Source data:
┌──
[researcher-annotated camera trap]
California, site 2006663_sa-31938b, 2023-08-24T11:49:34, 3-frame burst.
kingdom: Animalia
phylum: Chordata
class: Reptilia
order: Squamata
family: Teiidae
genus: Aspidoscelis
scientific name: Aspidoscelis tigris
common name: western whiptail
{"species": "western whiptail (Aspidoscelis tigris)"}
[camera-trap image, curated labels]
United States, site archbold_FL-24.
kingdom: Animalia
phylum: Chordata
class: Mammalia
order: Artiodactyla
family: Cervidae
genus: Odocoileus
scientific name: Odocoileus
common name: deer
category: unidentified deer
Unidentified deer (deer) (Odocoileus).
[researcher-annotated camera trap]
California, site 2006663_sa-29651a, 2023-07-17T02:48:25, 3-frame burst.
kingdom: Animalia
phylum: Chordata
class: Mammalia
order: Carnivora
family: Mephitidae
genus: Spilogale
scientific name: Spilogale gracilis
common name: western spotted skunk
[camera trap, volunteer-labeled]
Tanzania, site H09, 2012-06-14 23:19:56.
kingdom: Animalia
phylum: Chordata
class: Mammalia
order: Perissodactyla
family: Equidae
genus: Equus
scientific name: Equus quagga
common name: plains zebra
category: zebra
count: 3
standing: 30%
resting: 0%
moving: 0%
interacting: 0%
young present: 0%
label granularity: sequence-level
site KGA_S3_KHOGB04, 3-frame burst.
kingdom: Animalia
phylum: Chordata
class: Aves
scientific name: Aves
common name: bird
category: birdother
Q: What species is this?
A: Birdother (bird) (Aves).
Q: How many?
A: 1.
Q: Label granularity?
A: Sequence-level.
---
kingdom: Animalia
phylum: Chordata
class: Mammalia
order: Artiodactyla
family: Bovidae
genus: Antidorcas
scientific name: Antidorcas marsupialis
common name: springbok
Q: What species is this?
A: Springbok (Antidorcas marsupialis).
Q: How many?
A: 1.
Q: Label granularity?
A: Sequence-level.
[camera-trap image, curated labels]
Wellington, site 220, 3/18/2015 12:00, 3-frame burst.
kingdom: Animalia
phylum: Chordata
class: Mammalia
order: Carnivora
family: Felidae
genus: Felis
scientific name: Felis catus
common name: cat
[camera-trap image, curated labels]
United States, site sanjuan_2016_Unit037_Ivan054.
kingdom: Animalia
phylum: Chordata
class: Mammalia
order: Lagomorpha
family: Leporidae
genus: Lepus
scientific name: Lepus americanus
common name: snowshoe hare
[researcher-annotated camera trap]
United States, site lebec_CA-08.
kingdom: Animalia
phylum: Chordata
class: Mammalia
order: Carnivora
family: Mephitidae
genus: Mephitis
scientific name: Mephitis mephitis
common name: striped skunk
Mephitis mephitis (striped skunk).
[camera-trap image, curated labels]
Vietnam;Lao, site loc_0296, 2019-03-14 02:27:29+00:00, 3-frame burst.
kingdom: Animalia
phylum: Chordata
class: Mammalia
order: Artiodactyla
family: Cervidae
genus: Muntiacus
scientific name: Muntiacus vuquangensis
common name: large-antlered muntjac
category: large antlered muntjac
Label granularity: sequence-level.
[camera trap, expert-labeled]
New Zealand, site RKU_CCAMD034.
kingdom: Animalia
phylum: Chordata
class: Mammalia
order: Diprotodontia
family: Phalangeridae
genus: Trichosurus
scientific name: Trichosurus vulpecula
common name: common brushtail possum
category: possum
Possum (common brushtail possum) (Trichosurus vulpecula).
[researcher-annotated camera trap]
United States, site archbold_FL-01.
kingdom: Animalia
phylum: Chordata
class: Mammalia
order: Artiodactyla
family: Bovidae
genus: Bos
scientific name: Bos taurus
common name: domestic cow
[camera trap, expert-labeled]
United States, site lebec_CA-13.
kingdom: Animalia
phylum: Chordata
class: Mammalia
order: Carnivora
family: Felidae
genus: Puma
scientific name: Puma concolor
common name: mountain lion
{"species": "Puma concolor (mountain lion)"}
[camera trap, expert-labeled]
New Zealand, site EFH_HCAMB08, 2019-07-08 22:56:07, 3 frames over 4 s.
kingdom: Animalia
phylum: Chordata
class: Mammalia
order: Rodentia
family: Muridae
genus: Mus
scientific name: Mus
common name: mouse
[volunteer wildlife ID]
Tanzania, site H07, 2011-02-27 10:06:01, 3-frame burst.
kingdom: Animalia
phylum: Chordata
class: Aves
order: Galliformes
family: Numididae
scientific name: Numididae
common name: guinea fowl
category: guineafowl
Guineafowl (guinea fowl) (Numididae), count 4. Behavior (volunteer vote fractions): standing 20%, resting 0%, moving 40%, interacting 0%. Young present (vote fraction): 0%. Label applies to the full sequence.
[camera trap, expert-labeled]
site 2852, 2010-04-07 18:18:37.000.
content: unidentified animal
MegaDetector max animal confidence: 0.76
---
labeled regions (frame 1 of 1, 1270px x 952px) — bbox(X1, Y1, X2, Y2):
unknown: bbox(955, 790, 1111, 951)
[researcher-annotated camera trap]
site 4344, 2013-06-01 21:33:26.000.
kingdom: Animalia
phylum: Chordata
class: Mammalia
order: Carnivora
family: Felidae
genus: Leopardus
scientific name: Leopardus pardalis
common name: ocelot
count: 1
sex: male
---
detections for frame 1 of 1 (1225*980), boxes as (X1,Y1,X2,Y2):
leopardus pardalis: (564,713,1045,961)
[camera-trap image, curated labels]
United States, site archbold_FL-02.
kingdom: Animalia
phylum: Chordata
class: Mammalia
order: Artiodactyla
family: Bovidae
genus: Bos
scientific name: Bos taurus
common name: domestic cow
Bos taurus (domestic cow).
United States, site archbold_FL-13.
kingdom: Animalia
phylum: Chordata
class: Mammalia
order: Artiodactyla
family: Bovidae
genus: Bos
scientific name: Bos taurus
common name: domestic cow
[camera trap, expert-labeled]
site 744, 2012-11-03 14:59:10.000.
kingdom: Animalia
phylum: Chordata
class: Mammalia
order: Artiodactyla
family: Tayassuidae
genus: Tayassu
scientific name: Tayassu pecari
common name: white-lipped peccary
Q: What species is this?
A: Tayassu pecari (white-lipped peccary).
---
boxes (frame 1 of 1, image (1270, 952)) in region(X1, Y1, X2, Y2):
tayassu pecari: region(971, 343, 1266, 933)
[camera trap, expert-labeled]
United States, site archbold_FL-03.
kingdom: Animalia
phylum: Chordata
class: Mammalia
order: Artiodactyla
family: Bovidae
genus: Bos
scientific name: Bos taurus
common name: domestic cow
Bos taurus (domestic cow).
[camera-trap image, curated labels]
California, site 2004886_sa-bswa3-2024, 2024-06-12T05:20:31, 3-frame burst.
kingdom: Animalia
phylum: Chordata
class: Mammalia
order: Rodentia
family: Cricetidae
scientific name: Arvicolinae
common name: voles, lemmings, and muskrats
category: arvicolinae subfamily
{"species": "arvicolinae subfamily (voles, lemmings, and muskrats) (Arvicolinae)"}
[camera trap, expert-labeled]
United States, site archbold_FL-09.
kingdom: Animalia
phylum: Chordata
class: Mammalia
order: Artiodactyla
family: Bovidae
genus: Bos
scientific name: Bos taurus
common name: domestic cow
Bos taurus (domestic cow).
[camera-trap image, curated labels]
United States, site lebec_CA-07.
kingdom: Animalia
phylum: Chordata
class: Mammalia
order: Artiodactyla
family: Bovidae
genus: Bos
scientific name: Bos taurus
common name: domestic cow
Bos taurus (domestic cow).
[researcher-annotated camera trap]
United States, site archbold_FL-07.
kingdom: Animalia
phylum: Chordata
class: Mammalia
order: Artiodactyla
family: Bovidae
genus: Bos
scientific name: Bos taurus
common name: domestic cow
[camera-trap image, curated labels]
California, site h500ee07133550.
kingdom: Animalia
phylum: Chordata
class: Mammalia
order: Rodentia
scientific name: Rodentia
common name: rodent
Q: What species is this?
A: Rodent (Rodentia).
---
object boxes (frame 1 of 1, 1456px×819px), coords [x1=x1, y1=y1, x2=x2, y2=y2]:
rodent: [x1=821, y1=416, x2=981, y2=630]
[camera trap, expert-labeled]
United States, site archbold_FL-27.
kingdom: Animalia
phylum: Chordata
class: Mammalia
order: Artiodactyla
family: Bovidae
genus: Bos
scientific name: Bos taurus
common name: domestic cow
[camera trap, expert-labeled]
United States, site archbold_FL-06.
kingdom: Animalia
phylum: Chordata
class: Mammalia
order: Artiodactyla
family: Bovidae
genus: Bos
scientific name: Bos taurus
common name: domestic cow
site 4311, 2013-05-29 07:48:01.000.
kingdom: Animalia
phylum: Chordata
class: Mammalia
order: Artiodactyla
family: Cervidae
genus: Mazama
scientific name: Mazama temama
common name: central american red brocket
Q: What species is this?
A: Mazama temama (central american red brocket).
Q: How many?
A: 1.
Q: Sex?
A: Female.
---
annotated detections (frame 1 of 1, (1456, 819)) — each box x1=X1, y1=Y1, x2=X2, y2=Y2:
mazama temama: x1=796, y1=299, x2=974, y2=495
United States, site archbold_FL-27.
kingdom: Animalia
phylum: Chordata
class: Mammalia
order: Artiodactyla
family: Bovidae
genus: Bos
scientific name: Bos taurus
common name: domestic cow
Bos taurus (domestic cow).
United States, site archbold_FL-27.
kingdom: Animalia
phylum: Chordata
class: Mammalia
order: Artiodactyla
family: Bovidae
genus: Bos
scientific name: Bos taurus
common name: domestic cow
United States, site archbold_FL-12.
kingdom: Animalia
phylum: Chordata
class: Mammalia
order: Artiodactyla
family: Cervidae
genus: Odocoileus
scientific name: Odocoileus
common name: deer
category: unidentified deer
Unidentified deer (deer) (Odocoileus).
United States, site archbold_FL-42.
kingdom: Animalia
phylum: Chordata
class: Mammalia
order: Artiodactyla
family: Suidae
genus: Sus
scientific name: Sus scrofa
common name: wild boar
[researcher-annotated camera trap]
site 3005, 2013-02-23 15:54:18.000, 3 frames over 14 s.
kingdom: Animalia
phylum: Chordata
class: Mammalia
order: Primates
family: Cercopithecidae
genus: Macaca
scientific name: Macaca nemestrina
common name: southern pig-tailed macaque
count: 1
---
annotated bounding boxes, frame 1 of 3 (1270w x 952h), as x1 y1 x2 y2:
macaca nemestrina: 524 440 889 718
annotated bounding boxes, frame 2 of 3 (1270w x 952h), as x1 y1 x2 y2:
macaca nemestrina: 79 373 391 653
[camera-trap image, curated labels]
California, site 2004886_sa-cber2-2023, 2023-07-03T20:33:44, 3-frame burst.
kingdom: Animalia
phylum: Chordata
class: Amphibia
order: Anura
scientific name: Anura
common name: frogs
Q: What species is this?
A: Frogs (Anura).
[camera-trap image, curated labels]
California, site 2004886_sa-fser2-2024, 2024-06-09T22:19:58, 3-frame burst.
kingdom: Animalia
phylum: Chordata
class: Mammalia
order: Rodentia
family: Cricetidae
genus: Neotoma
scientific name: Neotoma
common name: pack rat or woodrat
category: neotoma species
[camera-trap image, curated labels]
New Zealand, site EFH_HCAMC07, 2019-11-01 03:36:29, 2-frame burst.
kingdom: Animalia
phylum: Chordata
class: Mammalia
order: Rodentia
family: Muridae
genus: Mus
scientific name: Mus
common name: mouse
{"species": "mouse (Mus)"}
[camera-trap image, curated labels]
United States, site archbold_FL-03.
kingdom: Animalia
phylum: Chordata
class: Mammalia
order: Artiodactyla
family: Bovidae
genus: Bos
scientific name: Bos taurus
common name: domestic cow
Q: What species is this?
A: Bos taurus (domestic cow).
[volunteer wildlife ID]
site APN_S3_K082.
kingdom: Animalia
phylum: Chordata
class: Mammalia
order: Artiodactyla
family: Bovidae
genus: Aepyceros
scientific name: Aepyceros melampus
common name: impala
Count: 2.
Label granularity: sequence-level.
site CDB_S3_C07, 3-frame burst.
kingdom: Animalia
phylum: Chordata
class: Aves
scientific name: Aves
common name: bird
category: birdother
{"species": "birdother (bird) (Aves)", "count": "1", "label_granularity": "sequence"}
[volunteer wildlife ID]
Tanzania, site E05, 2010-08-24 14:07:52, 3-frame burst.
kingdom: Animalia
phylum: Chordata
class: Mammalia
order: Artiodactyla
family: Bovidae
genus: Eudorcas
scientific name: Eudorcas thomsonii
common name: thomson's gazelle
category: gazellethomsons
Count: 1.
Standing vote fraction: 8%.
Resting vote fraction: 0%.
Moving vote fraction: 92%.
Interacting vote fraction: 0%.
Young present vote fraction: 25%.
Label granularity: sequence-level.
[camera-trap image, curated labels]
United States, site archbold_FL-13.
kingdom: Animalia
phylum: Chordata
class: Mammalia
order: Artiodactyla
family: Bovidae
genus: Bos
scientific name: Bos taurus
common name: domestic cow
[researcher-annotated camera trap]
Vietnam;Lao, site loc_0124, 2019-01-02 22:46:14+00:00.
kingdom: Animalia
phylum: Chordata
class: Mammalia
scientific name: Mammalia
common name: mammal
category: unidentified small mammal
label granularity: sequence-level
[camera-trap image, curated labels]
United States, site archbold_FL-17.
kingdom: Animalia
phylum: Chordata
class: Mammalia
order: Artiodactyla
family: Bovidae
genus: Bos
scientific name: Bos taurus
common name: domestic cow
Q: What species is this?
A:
└──
Exercise:
Only lines containing the string "Tanzania" are needed. Pull each of them out of the records above.

The completed task:
Tanzania, site H09, 2012-06-14 23:19:56.
Tanzania, site H07, 2011-02-27 10:06:01, 3-frame burst.
Tanzania, site E05, 2010-08-24 14:07:52, 3-frame burst.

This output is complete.